Immediately, we can begin to draw some conclusions from this proffered data. First and foremost, note that difficulty appears to most often be a product of textual length. While putting this score together, I included the length mod as a nod to this potentiality, although it ended up absolutely dominating the difficulty of text. I can't necessarily argue against it, however; both Carroll's "Jabberwocky" and Joyce's Finnegan's Wake maintain exceedingly difficult, almost nonsensical writing styles, Carroll's length permits it to be read by elementary school children, while Joyce's magnum opus is read only by those extremely dedicated to its scholarship. The G-FOG score, you will also notice, is not always an accurate predictor of difficulty. Joyce's two primary texts, Finnegan's Wake and Ulysses, each scored extremely low on the G-FOG algorithm (6.5, each), meaning, theoretically, a sixth grade student could read either of those texts. From a lexical standpoint, this may indeed be accurate, but there is absolutely no way a sixth grade student would make any sense of either work. The same is true on the bottom half of the scale for surprising results like Marlow's Doctor Faustus, a text accorded to tenth grade students which, in all likelihood, is far more difficult. Marlowe also sees this low result likely due to the format of the work (drama), which, with a lower word count, finds itself falling to the bottom of the rankings. This is the same reason that Shakespeare, for example, did not populate the top twenty-five. For reference, Shakespeare's most difficult work was Hamlet (also his longest), while his easiest work was A Comedy of Errors (also his shortest). This is likely not coincidental.
If, instead of Difficulty Score (DS), the G-FOG algorithm was used as our sole metric of difficulty, the most difficult texts on the AC would be, in order: Lolita (Nabakov, 15.4),One Hundred Years of Solitude (Marquez, 15.1), Don Quixote (Cervantes, 15.05), The Hobbit (Tolkien, 14.4), On The Road (Kerouac, 13.5), and Midnight's Children (Rushdie, 13.2).

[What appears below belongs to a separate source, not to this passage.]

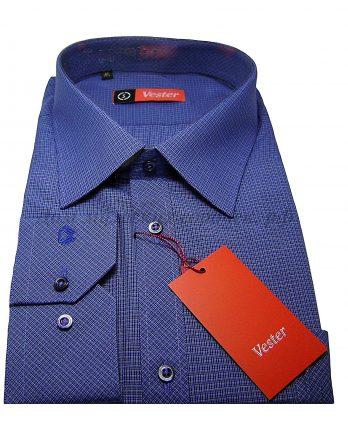 Мужская сорочка Vester синего цвета, в клетку, длинный рукав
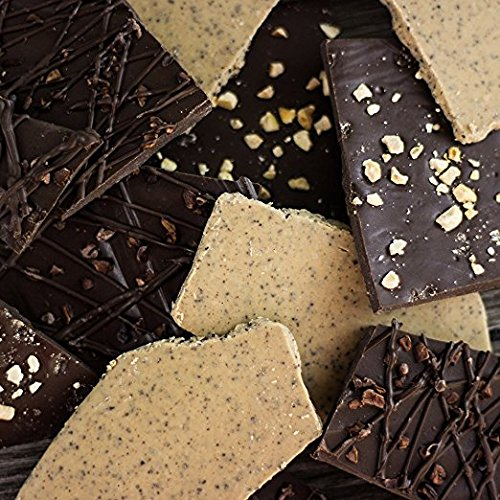 Cafe Trio Chocolate Bark Gift Box: Mouth-Watering Flavors with Unique Coffee Flair - Gourmet Gift Basket Fit For Any Holiday - 1 Pound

The easiest, according to G-FOG, are: The Color Purple (Walker, 3), The Sound and the Fury (Faulkner, 3.0), The Postman Always Rings Twice (Cain, 4.2), and Cathedral (Carver, 4.4). You'll undoubtedly note the presence of Faulkner here as tied for "the easiest text on the canon to read," a thoroughly undeniable inaccuracy to go along with those found within the Joyce texts (though you'll also likely note the tendency of G-FOG to place little emphasis on the modernist writing style as difficult, given both of those authorial pedigrees). This is why the DS includes a number of different features, including length and lexical score, so account for these errors. Even so, I cannot guarantee the accuracy of these results - especially considering some texts are considered "difficult" due not to any empirical evidence, but rather their content, an unmeasurable facet of literature. We could perhaps cross-reference this data with that found within Genre to look for patterns, but that analysis is outside the scope of this project.